■ Work to do: In the material starting at the line that contains "Which of the" and ending at the end of the material, swap "separation" for "gap" and reproduce those lines with nothing else changed. Leave the pictures out of your answer.

----------------

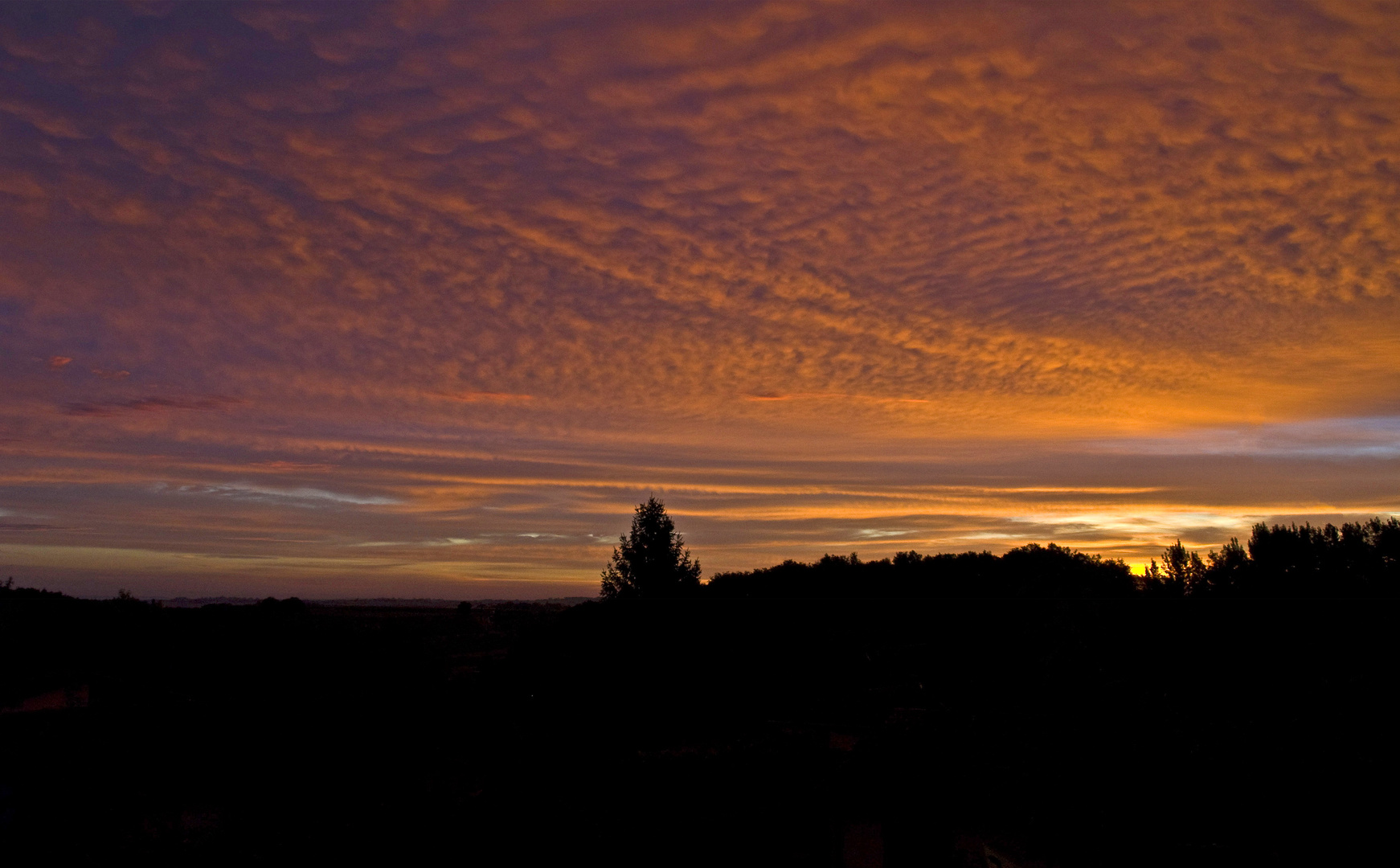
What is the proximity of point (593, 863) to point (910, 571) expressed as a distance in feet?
27.1

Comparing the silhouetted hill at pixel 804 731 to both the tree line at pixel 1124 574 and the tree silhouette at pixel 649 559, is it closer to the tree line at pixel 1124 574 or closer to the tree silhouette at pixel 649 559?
the tree line at pixel 1124 574

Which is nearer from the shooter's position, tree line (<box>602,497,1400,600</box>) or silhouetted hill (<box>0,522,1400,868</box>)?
silhouetted hill (<box>0,522,1400,868</box>)

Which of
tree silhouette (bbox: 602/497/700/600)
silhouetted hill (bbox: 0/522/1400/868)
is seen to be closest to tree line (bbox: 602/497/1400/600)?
silhouetted hill (bbox: 0/522/1400/868)

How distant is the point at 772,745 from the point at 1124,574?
7.50 metres

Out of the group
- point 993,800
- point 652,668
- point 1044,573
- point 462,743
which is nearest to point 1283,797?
point 993,800

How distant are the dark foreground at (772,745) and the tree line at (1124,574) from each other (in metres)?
1.07

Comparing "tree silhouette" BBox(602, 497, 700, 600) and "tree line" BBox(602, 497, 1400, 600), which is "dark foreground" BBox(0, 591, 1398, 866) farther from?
"tree silhouette" BBox(602, 497, 700, 600)

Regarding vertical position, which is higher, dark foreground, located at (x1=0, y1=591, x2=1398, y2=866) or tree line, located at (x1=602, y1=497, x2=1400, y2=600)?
tree line, located at (x1=602, y1=497, x2=1400, y2=600)

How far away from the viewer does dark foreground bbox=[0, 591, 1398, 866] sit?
8.27m

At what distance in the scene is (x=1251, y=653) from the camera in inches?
403

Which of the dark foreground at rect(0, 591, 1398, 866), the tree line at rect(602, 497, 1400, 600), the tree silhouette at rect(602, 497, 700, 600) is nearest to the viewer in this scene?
the dark foreground at rect(0, 591, 1398, 866)

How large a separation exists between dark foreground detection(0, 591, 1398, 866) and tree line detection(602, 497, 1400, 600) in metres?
1.07

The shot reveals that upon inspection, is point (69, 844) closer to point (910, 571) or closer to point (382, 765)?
point (382, 765)

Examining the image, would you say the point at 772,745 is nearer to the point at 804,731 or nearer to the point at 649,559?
the point at 804,731
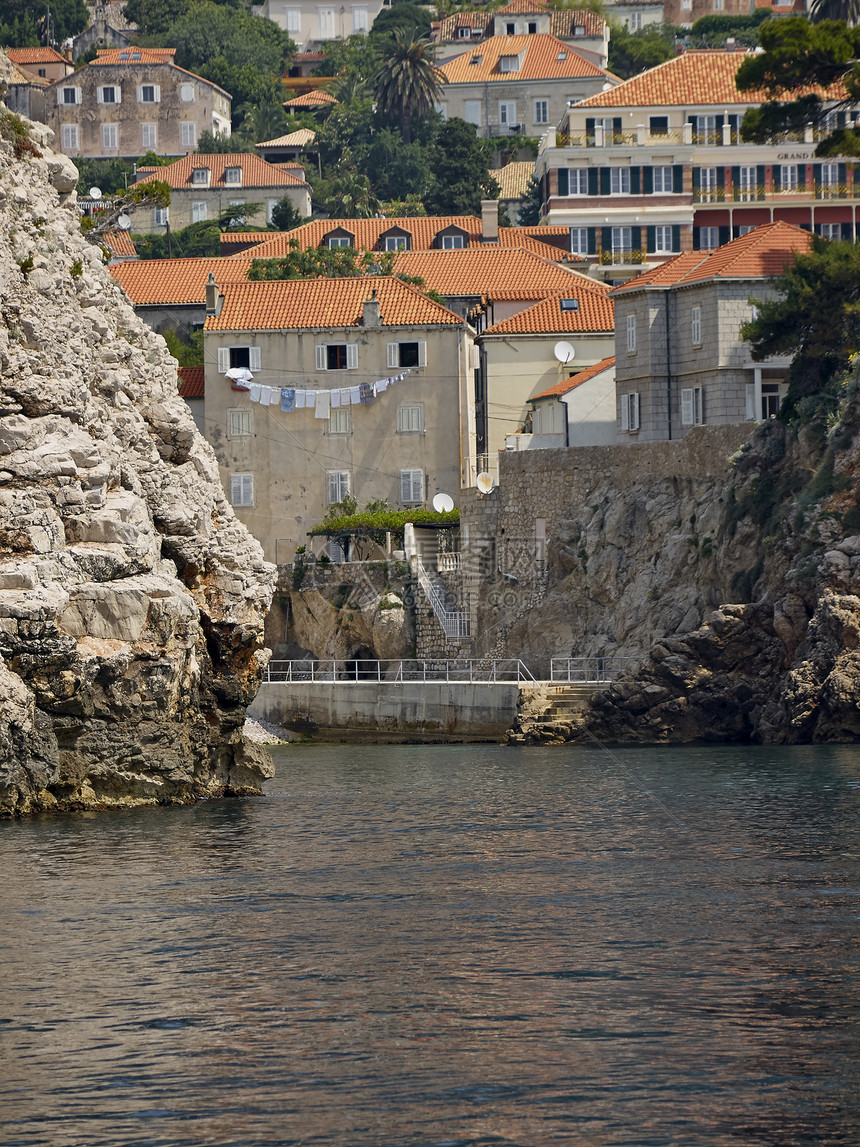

----------------

■ Complete answer:
Which of the dark foreground at rect(0, 591, 1398, 866), the tree line at rect(602, 497, 1400, 600), the tree silhouette at rect(602, 497, 700, 600) is nearest to the viewer in this scene?
the dark foreground at rect(0, 591, 1398, 866)

How large a gap exists between dark foreground detection(0, 591, 1398, 866) and tree line detection(602, 497, 1400, 600) in metres?
1.07

The shot reveals that upon inspection, is point (69, 844) closer to point (910, 571) or closer to point (382, 765)?
point (382, 765)

Examining the image, would you say the point at 772,745 is nearer to the point at 804,731 or nearer to the point at 649,559?
the point at 804,731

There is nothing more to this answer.